* _Excerpt to read_
Pendulum model with uncertainty in parameters

In this demonstration we will study the process of running a model of a mathematical pendulum whose parameter values are specified with scatter.

At the same time, we will check what features the library DifferentialEquations (for solving ODEs) and Plots (plotting) have in terms of implementing the multimethods (multiple dispatch) technology that is key to Julia. The technology that allows packages in Julia to select the right methods to work with the most unexpected data types.

Preparing the environment

For this demonstration, we will need the libraries Measurements and DifferentialEquations. If one of them is not installed on your system, type ]add Measurements (and ]add DifferentialEquations) in a separate new cell or at the command line and run the command.

Pkg.add(["DifferentialEquations", "Measurements"])

using Measurements, DifferentialEquations

The first thing to do is to set the parameters of the environment and the pendulum itself.

g = 9.81 ± 0.01; # Гравитационная постоянная 
L = 1.00 ± 0.02; # Длина подвеса маятника

The tolerance symbol ± can be entered via the LaTeX command on the command line: \pm. After pressing tab, you will get a symbol that can be used in calculations and is interpreted within some libraries, in particular Measurements.

The role of the Measurements library is to handle spreads (tolerances) correctly. For example, so that subtracting a measurement from itself does not double the error spread.

x = 1 ± 0.01;
x - x

$0.0 \pm 0.0$

In this respect, addition and subtraction do not work in the same way.

x + x

$2.0 \pm 0.02$

Statement of the problem of solving a differential equation

In this example, we implement a simplified model of a mathematical pendulum:

$$\ddot \theta = -\frac{g}{L} \theta$$

where $g$ is the gravitational constant, $L$ is the length of the pendulum, $\theta$ is the angle of deflection of the pendulum in radians. We use the approximation of small angles $\theta \approx 0$, so it is assumed that $sin(\theta) \approx \theta$.

Let us set the initial velocity and angle of deflection, as well as the time limits of the simulation.

u₀ = [0 ± 0.0, π/6 ± 0.01]
tspan = (0.0, 6.3)

* _Entries provided_
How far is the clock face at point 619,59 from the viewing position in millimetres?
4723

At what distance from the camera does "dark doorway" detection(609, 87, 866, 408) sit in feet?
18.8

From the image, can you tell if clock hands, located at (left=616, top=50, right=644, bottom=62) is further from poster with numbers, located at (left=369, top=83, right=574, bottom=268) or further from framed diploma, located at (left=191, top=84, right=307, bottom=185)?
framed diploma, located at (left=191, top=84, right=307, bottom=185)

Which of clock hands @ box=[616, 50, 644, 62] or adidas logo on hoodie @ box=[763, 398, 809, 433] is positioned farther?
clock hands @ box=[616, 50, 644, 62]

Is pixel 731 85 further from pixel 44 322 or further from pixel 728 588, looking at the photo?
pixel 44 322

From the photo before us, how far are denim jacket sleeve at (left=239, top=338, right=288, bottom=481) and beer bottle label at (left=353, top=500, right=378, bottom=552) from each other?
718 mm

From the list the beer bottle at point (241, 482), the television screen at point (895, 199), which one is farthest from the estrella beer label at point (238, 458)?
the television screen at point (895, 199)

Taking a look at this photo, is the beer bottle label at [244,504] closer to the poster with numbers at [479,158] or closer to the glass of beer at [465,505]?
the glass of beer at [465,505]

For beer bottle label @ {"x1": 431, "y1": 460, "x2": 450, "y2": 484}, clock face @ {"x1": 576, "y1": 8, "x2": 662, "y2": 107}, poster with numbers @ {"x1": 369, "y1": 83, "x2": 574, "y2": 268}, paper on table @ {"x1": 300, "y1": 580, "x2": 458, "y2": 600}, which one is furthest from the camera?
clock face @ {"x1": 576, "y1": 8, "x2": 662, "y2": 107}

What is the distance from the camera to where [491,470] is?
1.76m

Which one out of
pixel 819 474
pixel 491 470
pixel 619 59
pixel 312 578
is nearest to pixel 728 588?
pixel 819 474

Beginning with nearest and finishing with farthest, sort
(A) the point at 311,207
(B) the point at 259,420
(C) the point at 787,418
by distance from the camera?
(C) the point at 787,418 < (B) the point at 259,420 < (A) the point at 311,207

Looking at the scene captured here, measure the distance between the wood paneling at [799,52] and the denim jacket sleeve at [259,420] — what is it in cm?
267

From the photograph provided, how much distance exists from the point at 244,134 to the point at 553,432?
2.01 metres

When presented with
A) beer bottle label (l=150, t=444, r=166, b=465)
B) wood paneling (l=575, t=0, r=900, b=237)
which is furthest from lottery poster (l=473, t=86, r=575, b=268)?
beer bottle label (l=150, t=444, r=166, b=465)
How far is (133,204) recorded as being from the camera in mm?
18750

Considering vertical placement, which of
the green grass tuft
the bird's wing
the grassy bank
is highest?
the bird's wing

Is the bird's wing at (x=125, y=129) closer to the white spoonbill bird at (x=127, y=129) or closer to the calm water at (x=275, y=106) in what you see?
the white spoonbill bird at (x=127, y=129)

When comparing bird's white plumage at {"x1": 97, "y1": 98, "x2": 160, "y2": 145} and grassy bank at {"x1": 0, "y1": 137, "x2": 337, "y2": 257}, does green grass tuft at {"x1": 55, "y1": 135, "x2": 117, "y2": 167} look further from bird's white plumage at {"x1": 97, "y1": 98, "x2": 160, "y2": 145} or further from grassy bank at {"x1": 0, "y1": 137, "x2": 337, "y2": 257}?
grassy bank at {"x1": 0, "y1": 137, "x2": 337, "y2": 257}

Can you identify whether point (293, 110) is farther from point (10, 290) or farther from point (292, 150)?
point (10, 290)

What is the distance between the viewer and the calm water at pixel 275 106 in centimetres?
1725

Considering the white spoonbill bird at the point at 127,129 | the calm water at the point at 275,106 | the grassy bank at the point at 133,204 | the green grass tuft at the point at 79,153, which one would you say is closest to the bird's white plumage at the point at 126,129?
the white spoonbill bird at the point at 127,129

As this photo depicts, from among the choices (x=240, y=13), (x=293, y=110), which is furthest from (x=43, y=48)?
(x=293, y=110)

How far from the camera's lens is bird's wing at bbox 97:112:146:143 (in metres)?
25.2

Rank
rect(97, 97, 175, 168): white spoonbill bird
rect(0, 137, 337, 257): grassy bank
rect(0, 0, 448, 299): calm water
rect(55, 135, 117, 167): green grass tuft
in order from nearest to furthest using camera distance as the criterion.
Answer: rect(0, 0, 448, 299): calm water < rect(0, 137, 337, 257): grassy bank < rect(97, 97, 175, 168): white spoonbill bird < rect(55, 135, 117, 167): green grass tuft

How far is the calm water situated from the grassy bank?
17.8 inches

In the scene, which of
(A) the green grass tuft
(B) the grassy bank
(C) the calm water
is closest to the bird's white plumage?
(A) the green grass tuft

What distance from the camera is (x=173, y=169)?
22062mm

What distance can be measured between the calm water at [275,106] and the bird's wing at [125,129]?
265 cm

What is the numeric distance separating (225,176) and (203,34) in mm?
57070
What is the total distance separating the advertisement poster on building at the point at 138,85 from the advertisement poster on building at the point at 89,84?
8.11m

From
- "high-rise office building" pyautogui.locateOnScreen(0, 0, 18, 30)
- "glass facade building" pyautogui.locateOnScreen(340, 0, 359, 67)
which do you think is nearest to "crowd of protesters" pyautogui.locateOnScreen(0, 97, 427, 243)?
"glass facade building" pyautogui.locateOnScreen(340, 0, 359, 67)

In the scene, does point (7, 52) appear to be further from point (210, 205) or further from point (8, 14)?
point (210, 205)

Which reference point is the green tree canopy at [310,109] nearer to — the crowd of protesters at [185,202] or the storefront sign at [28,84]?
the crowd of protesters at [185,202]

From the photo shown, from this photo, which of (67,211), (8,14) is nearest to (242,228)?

* _Objective_
Answer these from the pendulum demonstration:
(a) Which two libraries does it say must be installed?
(b) What value and spread does it give for the pendulum length L?
(c) Under the small-angle approximation, what is sin(θ) assumed to equal?

* _Response to the task_
(a) Measurements and DifferentialEquations
(b) 1.00 ± 0.02
(c) θ